▶ Challenge: Copy word for word the stretch of the Twitter crawler text from "Introduction" through "for easy query.".

▶ Source:
* * * * * * *

/twitter_user_tweet_crawler

A Python crawler tool that can automatically simulate browser operations to crawl all users' tweet content and save all static resources (videos, pictures) locally without calling the Twitter API. Use the selenium library.

Primary LanguagePythonMIT LicenseMIT

Note

Note: Downloading the audio in tweets is not supported yet.

Warning

Do not leak your cookie.json, this will lead to your Twitter account being stolen.

Introduction

  • This tool can automatically simulate browser operations to crawl all users' tweets and save all static resources (videos, pictures) locally without calling the Twitter API.
  • At the same time, sqlite3 is used to save the crawled data as an index file for easy query.

Install

Install dependencies

  • Install Python3.10+
  • Install Poetry
  • Install Chrome 119.0+
  • Run the command poetry install in the directory with pyproject.toml

Prepare configuration

  • Configure config.yaml
  • Edit line 69 of /twitter_user_tweet_crawler/__main__.py
  • Prepare Chrome user data folder (set data_dir to /twitter_user_tweet_crawler/userdata/ as an example)

* * * * * * *

▶ Source data:
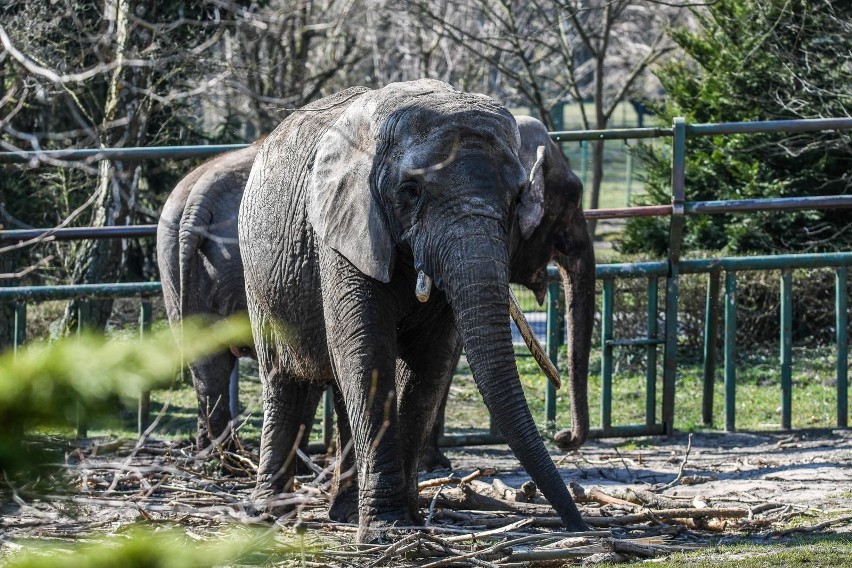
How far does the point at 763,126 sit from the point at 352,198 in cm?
408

* * * * * * *

▶ Task response:
Introduction

  • This tool can automatically simulate browser operations to crawl all users' tweets and save all static resources (videos, pictures) locally without calling the Twitter API.
  • At the same time, sqlite3 is used to save the crawled data as an index file for easy query.